● **SELECTED EXTRACT**
++++++++++++++++++++

Abstract Expressionism was the first major art movement to emerge in the post–World War II era, dominating the art world from 1945 to 1960. It introduced a profound emphasis on abstraction, spontaneity, and emotional intensity.
Origins & Influences
Drawing from Surrealism, German Expressionism, Dada, Futurism, and the existentialist philosophy that emphasized radical personal freedom, the movement acknowledged that while the world might lack inherent logic, individuals were compelled to create their own truth.
Essential Philosophy
“The essence of Abstract Expressionism is the spontaneous assertion of the individual.”
Artists used expressive brushwork, shape, and color to convey emotional and existential reality, rejecting narrative storytelling in favor of pure, personal authenticity.
Two Main Streams
Action Painting (Gestural Abstraction): Focused on the raw physicality of painting—movement, texture, gesture.
Key figures: Jackson Pollock, Willem de Kooning
Color Field Painting: Emphasized large areas of color to evoke meditative mood and emotional resonance.
Key figures: Mark Rothko, Barnett Newman
Abstract Expressionism didn't end in the 1960s—its influence evolved and persisted:
Continued Evolution: Generations of artists expanded its language, experimenting with materials and expression while retaining its emotional core.
Jack Whitten (1939–2018): A pivotal figure who started with figurative painting and transitioned into dense, abstract textures. His work actively pushed the movement forward.
A major retrospective of Whitten's work is currently open at the Museum of Modern Art (MoMA) in New York and runs through August 2, 2025, showcasing how Abstract Expressionism continues to resonate today.
Through artists like Whitten and others, Abstract Expressionism remains a dynamic, ongoing dialogue—never static, always expanding in search of depth, spontaneity, and human truth.
Willem de Kooning began his career as a figure painter and portraitist, but by the 1940s, he became a central figure in the Abstract Expressionist movement. Unlike many of his peers who fully abandoned the figure, de Kooning remained deeply attached to the human form, particularly the female figure.

++++++++++++++++++++

● **CHECK YOUR UNDERSTANDING**
(1) According to the Abstract Expressionism overview, during which years did the movement dominate the art world?
(2) Continue the Abstract Expressionism overview, picking up after its last sentence about de Kooning's attachment to the female figure.
The listing that follows has nothing to do with the Abstract Expressionism overview.

● **DATA SECTION**
++++++++++++++++++++

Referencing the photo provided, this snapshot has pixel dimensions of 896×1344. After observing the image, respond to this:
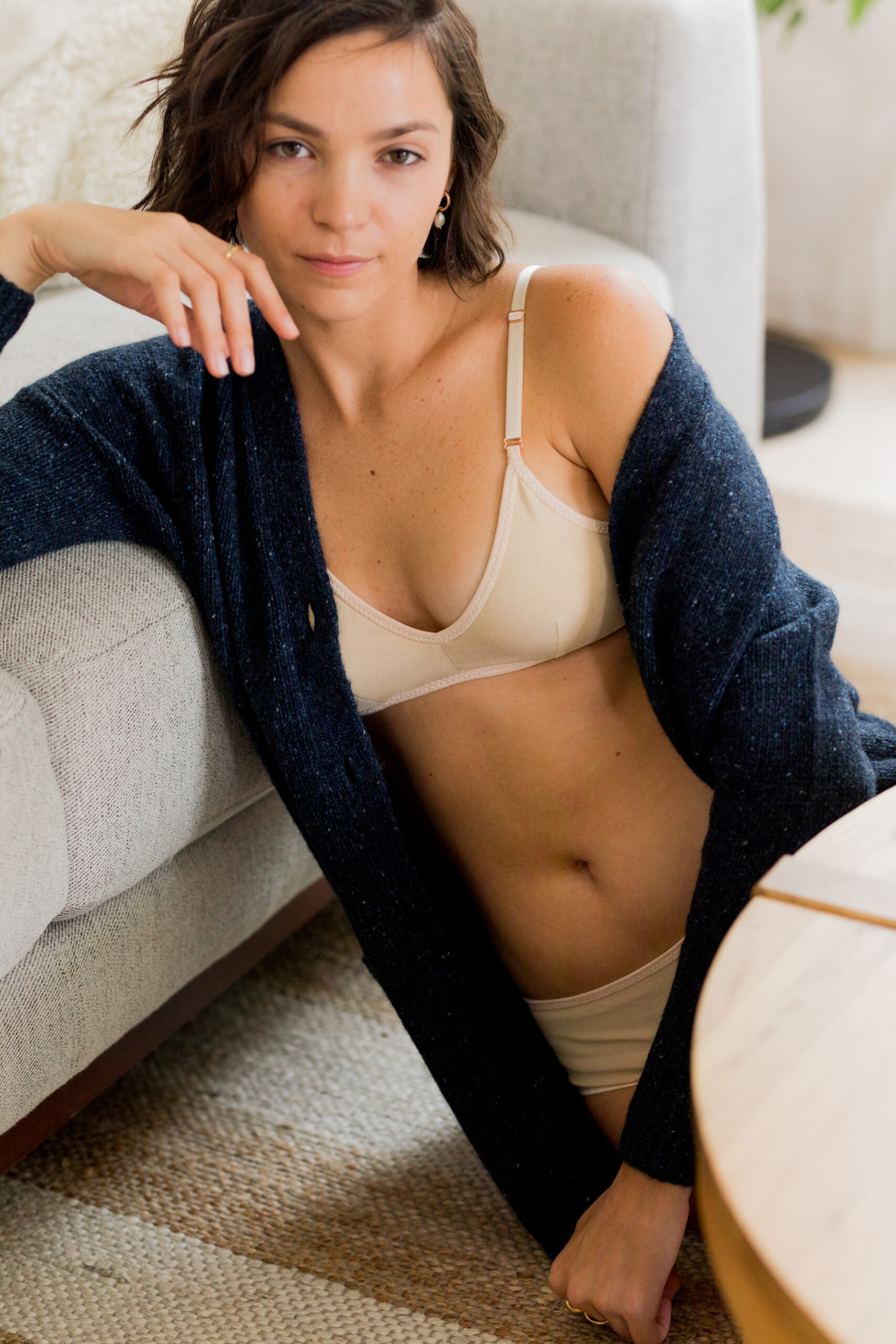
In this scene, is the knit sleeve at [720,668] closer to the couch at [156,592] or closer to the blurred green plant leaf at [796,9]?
the couch at [156,592]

++++++++++++++++++++

● **ANSWERS TO THIS EXERCISE**
(1) From 1945 to 1960.

(2)
In Woman and Bicycle (1952–53), de Kooning channels a powerful, almost violent energy through jagged lines, explosive brushwork, and raw, organic forms. The woman’s image is simultaneously fascinating and disturbing—she is a chaotic fusion of sex symbol, fertility goddess, and predatory force, evoking associations that range from erotic to grotesque. His treatment of the female figure spans from satirical to mythic, sometimes bordering on caricature, other times layered with tenderness or menace.
The intensity of expression comes not from clear structure or recognizable forms, but from the frenzied application of paint, with shapes and colors seemingly in conflict. There’s no traditional composition—only a dynamic push and pull of construction and defacement, creation and cancellation. His work reflects a tension between abstraction and figuration, embodying the existential struggle and emotional rawness that defined Abstract Expressionism.
Jackson Pollock pushed the expressive potential of gesture to its furthest limits. Full Fathom Five is one of his earliest and most iconic drip paintings—what critics later called action painting. Pollock laid a large canvas flat on the floor and worked from all sides, dripping, flinging, and pouring paint in rhythmic, physical movements.
While the results may seem chaotic, the process was not entirely random. Pollock embraced chance and accident, but also maintained control over the composition through intuition and a deep awareness of movement and form. The act of painting became a kind of performance—a record of motion, energy, and emotion.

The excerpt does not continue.